▸ **Deine Aufgabe 1**: An welchem Tag hat Bernhard Schlink laut dem Text zum Lesen seinen Aufsatz in der FAZ veröffentlicht?

Ich kenne die Causa nicht und habe auch keine Filme etc. gesehen. Grundsätzlich meine ich aber, man sollte "rechte" Positionen diskutieren und nicht ausgrenzen. Bernhard Schlink hat kürzlich (1.8.2019) in der FAZ einen sehr lesenswerten Aufsatz ("Der Preis der Enge - Wie der gesellschaftliche und politische Mainstream die Rechten stärkt") veröffentlicht, der irgendwie untergegangen ist und bisher wenig Erwähnung fand. Er schreibt abschließend:

Wenn das rechte Spektrum sich nicht weiter isolieren und etablieren soll, muss der Mainstream sich auf es einlassen. Er muss mit ihm kommunizieren... Die Engführung des Mainstreams, die Kommunikationslosigkeit zwischen ihm und den Rechten und der AfD hatte und hat ihren Preis. Sie hat die Rechten und die AfD nicht schwächer gemacht, sondern stärker. Sie hat auch dem Mainstream nicht gutgetan. Als er weit, offen, vielfältig war, war er lebendig. Je enger er wurde, desto moralisch anmaßender und intellektuell langweiliger wurde er.

▸ **Einträge zur Aufgabe**:

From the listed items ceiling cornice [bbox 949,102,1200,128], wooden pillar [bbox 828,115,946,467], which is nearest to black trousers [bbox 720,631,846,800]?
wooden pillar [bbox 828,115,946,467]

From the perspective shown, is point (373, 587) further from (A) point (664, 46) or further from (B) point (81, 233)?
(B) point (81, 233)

==

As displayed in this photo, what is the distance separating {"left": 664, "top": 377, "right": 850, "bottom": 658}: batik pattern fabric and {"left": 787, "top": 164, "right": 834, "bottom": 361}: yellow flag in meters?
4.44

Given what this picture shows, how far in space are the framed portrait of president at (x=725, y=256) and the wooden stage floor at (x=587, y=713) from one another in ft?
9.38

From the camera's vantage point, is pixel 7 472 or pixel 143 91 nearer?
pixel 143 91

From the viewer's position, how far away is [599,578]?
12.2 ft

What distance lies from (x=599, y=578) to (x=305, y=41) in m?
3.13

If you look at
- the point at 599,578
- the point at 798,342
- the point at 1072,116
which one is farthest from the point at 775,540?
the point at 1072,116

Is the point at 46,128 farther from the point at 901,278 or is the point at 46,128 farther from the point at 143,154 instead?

▸ **Deine Aufgabe 2**: Schreib aus den Einträgen das Stück von der Zeile mit „From the viewer's“ bis zur Zeile mit „Is the point at 46,128 farther from the point at 901,278“ genau so ab, beide Zeilen eingeschlossen.

▸ **Ergebnis 1**: Am 1.8.2019.

▸ **Ergebnis 2**:
From the viewer's position, how far away is [599,578]?
12.2 ft

What distance lies from (x=599, y=578) to (x=305, y=41) in m?
3.13

If you look at
- the point at 599,578
- the point at 798,342
- the point at 1072,116
which one is farthest from the point at 775,540?
the point at 1072,116

Is the point at 46,128 farther from the point at 901,278 or is the point at 46,128 farther from the point at 143,154 instead?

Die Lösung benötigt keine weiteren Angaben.